## LISTED ENTRIES
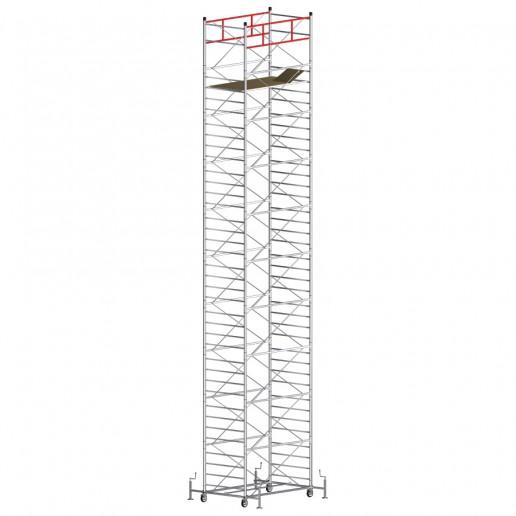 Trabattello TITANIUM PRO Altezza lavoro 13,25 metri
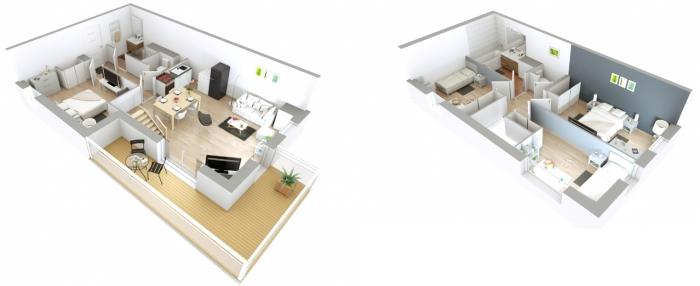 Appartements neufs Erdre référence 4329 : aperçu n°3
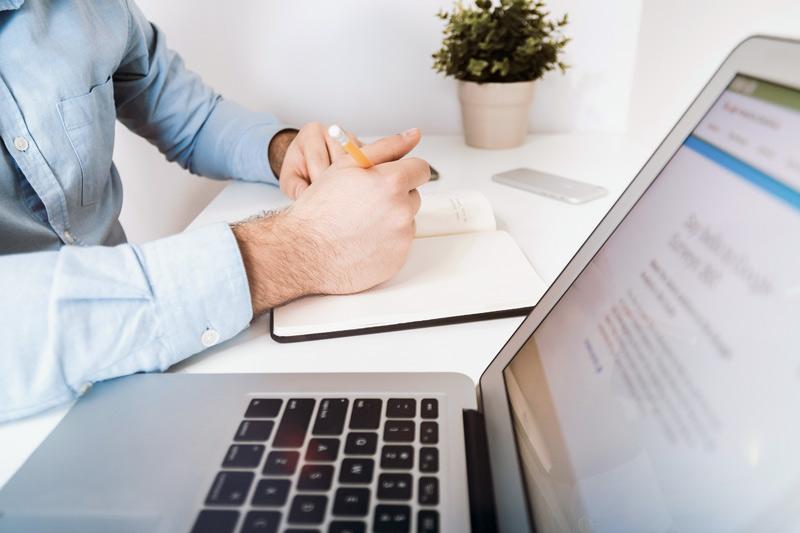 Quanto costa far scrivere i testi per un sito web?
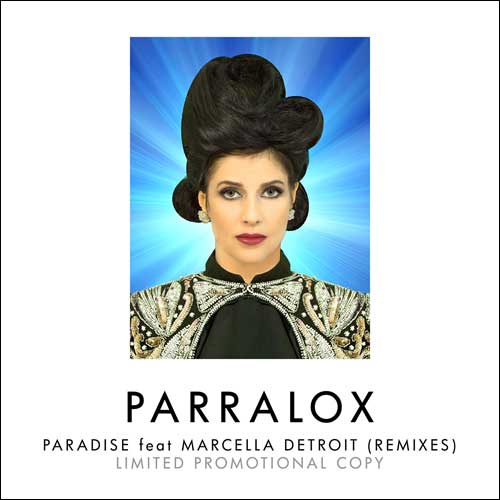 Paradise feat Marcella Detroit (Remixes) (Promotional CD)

---

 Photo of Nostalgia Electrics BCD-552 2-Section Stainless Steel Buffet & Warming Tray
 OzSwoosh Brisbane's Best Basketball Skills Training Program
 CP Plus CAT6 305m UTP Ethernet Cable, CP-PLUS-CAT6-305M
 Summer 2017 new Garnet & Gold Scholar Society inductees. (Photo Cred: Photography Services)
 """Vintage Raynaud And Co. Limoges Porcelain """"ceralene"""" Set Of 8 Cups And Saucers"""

...

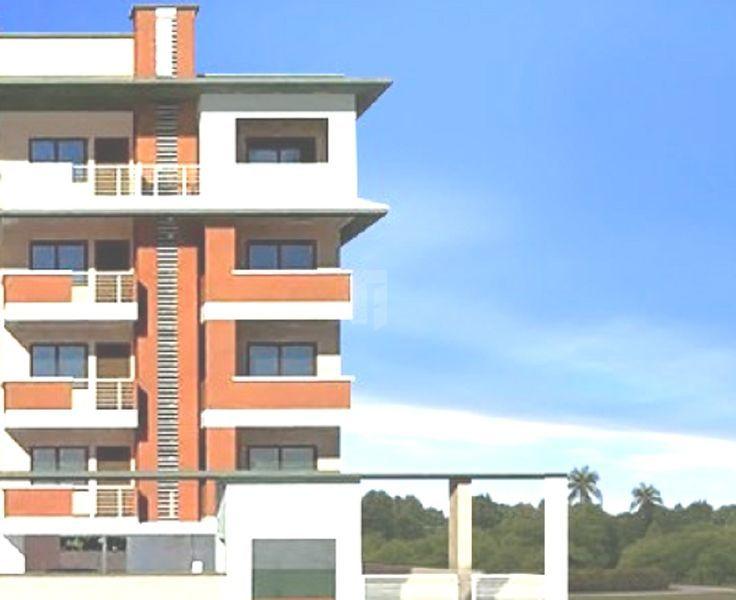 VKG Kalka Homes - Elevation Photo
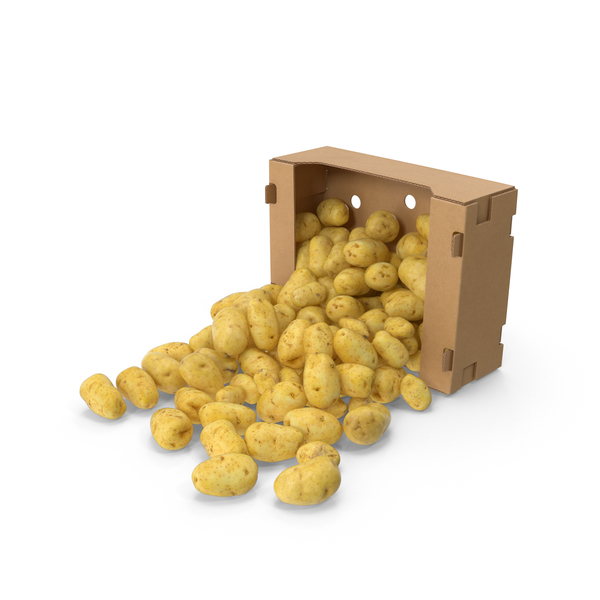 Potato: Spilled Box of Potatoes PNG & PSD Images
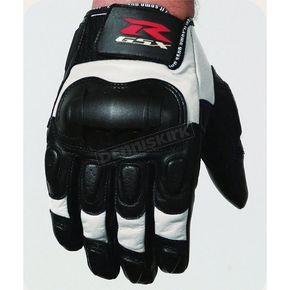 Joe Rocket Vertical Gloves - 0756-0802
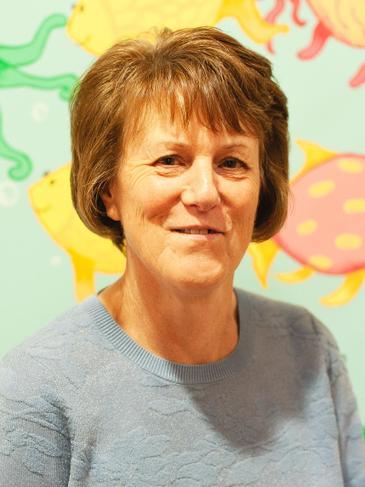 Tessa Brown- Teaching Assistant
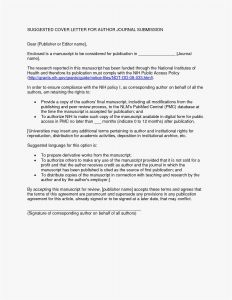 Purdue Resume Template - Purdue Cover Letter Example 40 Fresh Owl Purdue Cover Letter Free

## EXERCISE BRIEF
What you need to produce is an exact copy of the entries above, limited to the lines from the one with "Joe Rocket Vertical Gloves - 0756-0802" up to and including the one with "Purdue Resume Template", without pictures.

## RESPONSE TO THE TASK
 Joe Rocket Vertical Gloves - 0756-0802
 Tessa Brown- Teaching Assistant
 Purdue Resume Template - Purdue Cover Letter Example 40 Fresh Owl Purdue Cover Letter Free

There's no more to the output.